___ FRAGMENT ŹRÓDŁOWY ___

Skocz do zawartości


Zdjęcie

"Słyszysz ten gwizd?" Dziwna muzyka z kosmosu


  • Zaloguj się, aby dodać odpowiedź
7 odpowiedzi w tym temacie

#1

RafalD.
  • Postów: 202
  • Tematów: 53
  • Płeć:Mężczyzna
Reputacja dobra
Reputacja

Napisano

W 1969 roku, podczas misji Apollo 10, astronauci lecący nad ciemną stroną Księżyca przez ponad godzinę słyszeli w słuchawkach dziwne dźwięki. Były na tyle niezwykłe, że astronauci zastanawiali się, czy powiedzieć o nich centrum dowodzenia. Teraz taśma została ujawniona.

 

Załoga Apollo 10 w składzie Thomas P. Stafford, John W. Young i Eugene A. Cernan w 1969 r. poruszała się po orbicie Księżyca. Kiedy znalazła się nad tzw. ciemną stroną, statek kosmiczny nie miał kontaktu radiowego z Ziemią przez około godzinę. Nikt z kontrolujących misję nie mógł ani widzieć, ani słyszeć tego, co działo się wewnątrz statku.

___ WYCINEK DANYCH ___

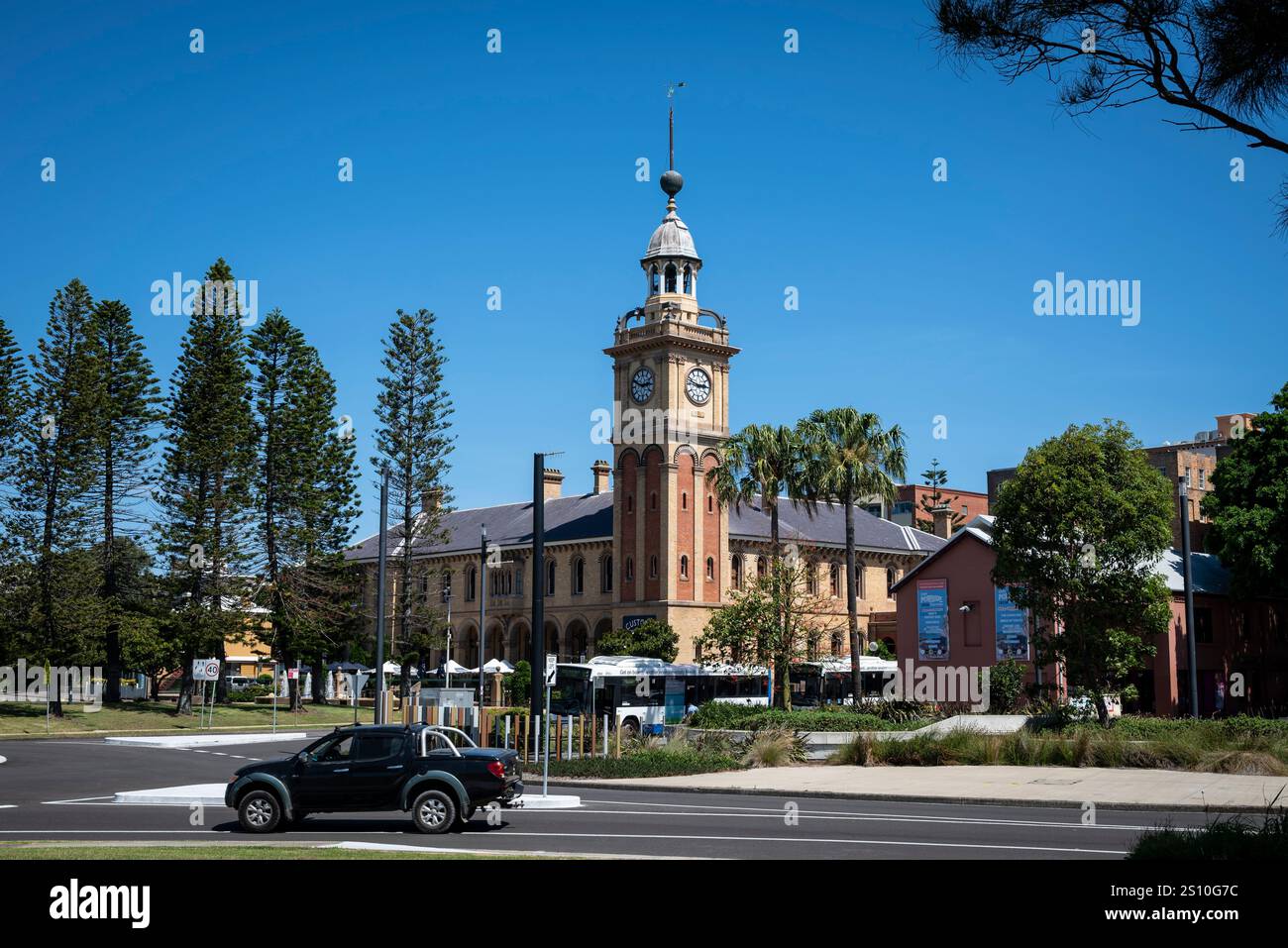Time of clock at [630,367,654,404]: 2:48
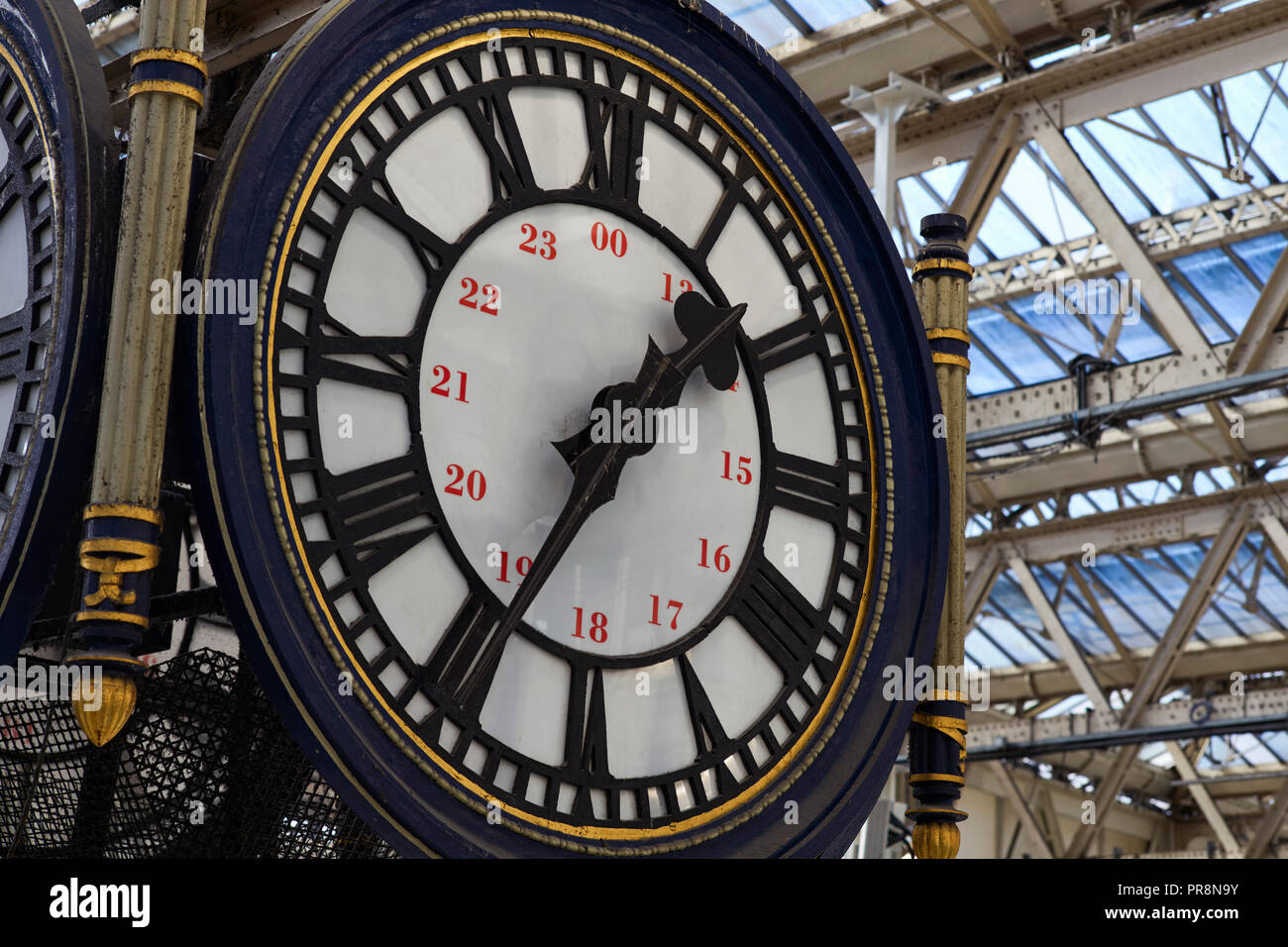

___

**POLECENIA DO WYKONANIA**:
1) Powtórz słowo w słowo fragment tekstu o misji Apollo 10, który otwierają słowa zawierające "Załoga Apollo 10", a zamyka "się wewnątrz statku.".
2) Odpowiedz krótko na podstawie tekstu o misji Apollo 10:
(a) W którym roku odbyła się misja Apollo 10?
(b) Jak długo astronauci słyszeli w słuchawkach dziwne dźwięki?
(c) Przez jaki czas statek nad ciemną stroną Księżyca nie miał kontaktu radiowego z Ziemią?
3) Oceń, czy poniższe stwierdzenia są zgodne z tekstem o misji Apollo 10. Przy każdym odpowiedz „tak” lub „nie” i przytocz rozstrzygające słowa tekstu.
(a) W skład załogi wchodził John W. Young.
(b) Gdy statek był nad ciemną stroną Księżyca, kontrolerzy misji słyszeli, co działo się w jego wnętrzu.
(c) Taśma z nagraniem dźwięków wciąż pozostaje nieujawniona.
Wykaz nie ma tu żadnego znaczenia.

**ODPOWIEDZI**:
1)
Załoga Apollo 10 w składzie Thomas P. Stafford, John W. Young i Eugene A. Cernan w 1969 r. poruszała się po orbicie Księżyca. Kiedy znalazła się nad tzw. ciemną stroną, statek kosmiczny nie miał kontaktu radiowego z Ziemią przez około godzinę. Nikt z kontrolujących misję nie mógł ani widzieć, ani słyszeć tego, co działo się wewnątrz statku.

2)
(a) W 1969 roku.
(b) Przez ponad godzinę.
(c) Przez około godzinę.

3)
(a) Tak: „w składzie Thomas P. Stafford, John W. Young i Eugene A. Cernan”.
(b) Nie: „Nikt z kontrolujących misję nie mógł ani widzieć, ani słyszeć tego, co działo się wewnątrz statku.”
(c) Nie: „Teraz taśma została ujawniona.”